[start]
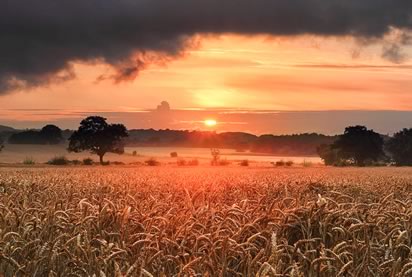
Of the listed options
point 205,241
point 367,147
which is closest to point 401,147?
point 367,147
[end]
[start]
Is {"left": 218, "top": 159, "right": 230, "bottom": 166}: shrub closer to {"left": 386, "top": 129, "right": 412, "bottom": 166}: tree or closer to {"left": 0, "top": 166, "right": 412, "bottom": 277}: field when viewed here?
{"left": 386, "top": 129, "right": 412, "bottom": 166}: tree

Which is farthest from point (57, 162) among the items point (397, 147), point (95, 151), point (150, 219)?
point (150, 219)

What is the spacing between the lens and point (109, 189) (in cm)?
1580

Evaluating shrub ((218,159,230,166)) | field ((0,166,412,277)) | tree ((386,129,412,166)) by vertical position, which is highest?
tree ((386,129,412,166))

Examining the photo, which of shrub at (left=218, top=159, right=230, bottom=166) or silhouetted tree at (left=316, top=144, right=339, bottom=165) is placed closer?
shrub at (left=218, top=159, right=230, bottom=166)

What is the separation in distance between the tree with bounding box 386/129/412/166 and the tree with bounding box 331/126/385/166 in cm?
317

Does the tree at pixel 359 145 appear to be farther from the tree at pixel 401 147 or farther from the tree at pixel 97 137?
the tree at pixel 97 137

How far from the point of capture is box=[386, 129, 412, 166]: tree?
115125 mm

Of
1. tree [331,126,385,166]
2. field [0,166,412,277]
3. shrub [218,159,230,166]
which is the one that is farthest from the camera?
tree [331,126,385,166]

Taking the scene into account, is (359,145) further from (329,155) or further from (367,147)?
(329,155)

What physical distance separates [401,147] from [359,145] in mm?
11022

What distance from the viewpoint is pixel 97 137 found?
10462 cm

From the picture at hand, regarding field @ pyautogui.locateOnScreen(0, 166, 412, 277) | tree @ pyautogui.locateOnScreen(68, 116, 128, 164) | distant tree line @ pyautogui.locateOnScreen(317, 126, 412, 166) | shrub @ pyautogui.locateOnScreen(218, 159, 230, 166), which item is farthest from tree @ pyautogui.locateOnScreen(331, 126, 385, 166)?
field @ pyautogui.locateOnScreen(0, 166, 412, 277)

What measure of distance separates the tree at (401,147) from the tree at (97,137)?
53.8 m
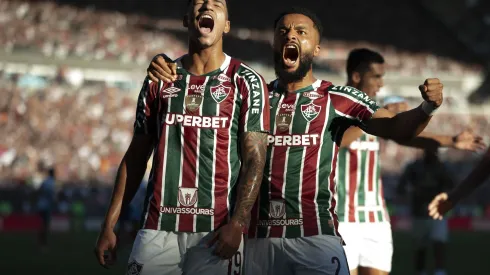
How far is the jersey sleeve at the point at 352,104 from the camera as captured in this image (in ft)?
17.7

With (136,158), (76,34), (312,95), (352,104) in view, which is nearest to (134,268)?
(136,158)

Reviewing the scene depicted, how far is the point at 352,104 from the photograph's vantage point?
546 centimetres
[end]
Return every line of the records above that contains the word "between".

What is the spacing between the lens and point (109, 189) (in cm)?
What is the separation in distance between the tree with bounding box 386/129/412/166 and the tree with bounding box 331/126/385/166 in cm?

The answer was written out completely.